The native Go integration was a really good move; a lot of interested cross-
overs I am sure from the Go community will get into 9front because of that
attractive piece.

------
mycroftiv
I see several good things on the list of new features. The rc-based boot
process is definitely a good idea. I haven't had the issues with the fossil
filesystem that some have, so I don't know about cwfs as the main on-disk
fileserver, but I'm looking forward to trying it out. A lot of the
contributors have been doing good things in the Plan 9 world for quite awhile
now. A list of some of the new features is at
<http://code.google.com/p/plan9front/wiki/features>

------
1337p337
The IRC channel (#cat-v on freenode) has been extra helpful and responsive.
I've now got 9front mostly up and running on qemu and my T60, thanks to devs
fixing drivers on the fly while I passed along screenshots of error messages.
I've been interested in hacking on Plan 9 for a while but have had little luck
getting it to boot before 9front (even 9atom).
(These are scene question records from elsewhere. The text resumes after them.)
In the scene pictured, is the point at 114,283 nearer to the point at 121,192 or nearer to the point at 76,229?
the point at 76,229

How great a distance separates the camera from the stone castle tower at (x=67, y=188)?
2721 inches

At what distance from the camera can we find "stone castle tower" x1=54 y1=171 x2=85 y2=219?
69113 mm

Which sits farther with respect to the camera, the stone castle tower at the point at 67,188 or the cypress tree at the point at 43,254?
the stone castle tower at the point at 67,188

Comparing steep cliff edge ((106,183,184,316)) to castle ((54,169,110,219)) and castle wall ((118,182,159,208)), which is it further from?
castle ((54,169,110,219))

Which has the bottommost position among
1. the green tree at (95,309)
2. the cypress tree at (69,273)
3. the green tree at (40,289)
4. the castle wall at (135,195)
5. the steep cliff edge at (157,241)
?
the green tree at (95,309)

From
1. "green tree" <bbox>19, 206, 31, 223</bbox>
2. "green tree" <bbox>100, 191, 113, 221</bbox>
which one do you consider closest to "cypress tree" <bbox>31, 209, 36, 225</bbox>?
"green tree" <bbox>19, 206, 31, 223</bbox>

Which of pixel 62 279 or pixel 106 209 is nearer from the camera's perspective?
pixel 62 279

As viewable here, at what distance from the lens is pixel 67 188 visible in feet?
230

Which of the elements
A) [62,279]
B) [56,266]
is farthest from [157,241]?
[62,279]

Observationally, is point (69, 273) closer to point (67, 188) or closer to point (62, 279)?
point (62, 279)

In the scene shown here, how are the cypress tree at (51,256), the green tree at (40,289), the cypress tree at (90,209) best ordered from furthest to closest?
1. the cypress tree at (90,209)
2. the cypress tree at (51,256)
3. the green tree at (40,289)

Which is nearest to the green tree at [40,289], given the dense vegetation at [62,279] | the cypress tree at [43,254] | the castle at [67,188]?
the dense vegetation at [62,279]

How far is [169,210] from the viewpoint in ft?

A couple of years down the road, it would be delightfully perverse to end up
with Plan 9 running in the server room and Linux/OSX on the devs' desktops.
Maybe unlikely, but fun to consider.

------
pama
Here is funny artwork for 9front:

<http://plan9.stanleylieber.com/9front/>

------
cdcarter
This is the first big step to actually creating an ecosystem for plan9. It's a
fantastic OS, though there's not much I can do with it, unfortunately. Maybe
that will change now!

------
RexRollman
Personally, when considering the number of ex-Bell Labs employees there, I had
hopes that Google would pick up the rights to Plan 9 and continue it. Plus,
Google has the deep pockets needed to ensure proper device driver support for
modern hardware.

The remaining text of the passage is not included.